Brucellosis is a contagious bacterial zoonotic disease of public health importance worldwide. A cross-sectional study was conducted from July to November 2017 in Lindi District to estimate the seroprevalence of brucellosis in cattle, assess farmers‘ knowledge and to identify risk factors for Brucella infection in animals. Questionnaires were administered to 60 livestock keepers and blood samples collected from 300 cattle for brucellosis analysis using Rose Bengal Plate Test and competitive-enzyme linked immune-sorbent (cELISA) assay tests. Results indicated that almost half (48.3%) of the households owned small herds which were mostly (58.7%) indigenous cattle. Proportions of positive reactors to brucellosis were 6.0% and 5.2% based on RBPT and c-ELISA respectively. Adult cattle were found to be frequently affected by brucellosis than young ones, and the difference was statistically significant (p<0.05).

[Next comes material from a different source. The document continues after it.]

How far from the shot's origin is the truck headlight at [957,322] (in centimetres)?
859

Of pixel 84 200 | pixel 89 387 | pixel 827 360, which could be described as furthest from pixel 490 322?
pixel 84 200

Comparable frequencies of infection were found in different sex groups and among cattle from different wards and different herd sizes. Most of the farmers lacked knowledge of brucellosis. History of abortion (p=0.00) and improper disposal of aborted materials (p=0.04) were found to be significantly associated with occurrence of bovine brucellosis in cattle. This study reports for the first time on occurrence of brucellosis in Lindi District and highlights on the possible risk factors for its transmission in cattle. Control efforts need to be put in place for this and other diseases with serious public and economic impacts the public.